The team has also introduced a few deflationary mechanisms into the protocol to combat inflation. The first mechanism is a 50% burn of all swap fees. This is executed through a smart contract which takes half of the swap fee and buys back BELT. This BELT is permanently removed from circulation by sending it to a dead address. As for the remaining half of the fees, they are distributed to liquidity providers. On top of this, 8% of all yield generated is used to buyback BELT and burn it. This is executed in the same manner as the transaction fee burn. The system allows the BELT supply to be governed, reducing the inflationary pressure. Users who wish to view the amount of tokens burned are transparently displayed on the Belt.fi website.
These mechanisms are in play to offset the inflationary pressure created by AMM tokenomics models. As the protocol continues to develop, I would like to see further deflationary measures to the liking of PancakeSwap. When maximized, deflationary mechanisms can drive tons of value to long-term token holders. Overall, it is impressive to see deflationary mechanisms put in place which BELT token holders can govern. BELT holders must have the tools to manage the BELT supply, and they do!

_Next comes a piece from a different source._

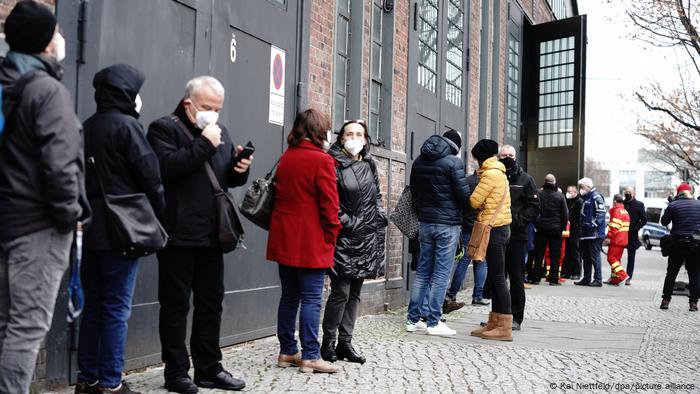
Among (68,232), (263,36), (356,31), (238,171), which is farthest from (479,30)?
(68,232)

The Belt.fi documentation does a beautiful deep dive into all the tokenomics mechanics covered above:
The Belt.fi team has extensive experience in the blockchain space. Belt.fi is created by Ozys, a leading blockchain technology company incorporated in 2018. Ozys is a member of the Klaytn Governance Council alongside multinational businesses and organizations, including Binance, Huobi, MakerDAO, LG Electronics, and Kakao. The company manages a variety of protocols with over $800 million in TVL combined. These protocols all have received audits from the following renowned services: Certik (KLAYswap), QuantStamp (KLAYstation), Trail of Bits (EveryDAI), and SOOHO (Allbit). In short, the Ozys team boasts its own blockchain, Orbit, alongside various protocols such as KLAYSwap and KLAYStation.
The team has proven continued success in the space, and they don’t plan to stop there. Their latest protocol Belt.fi offers tons of innovation on the BSC. The team’s roadmap is jam-packed as the Ozy team strives for their end vision.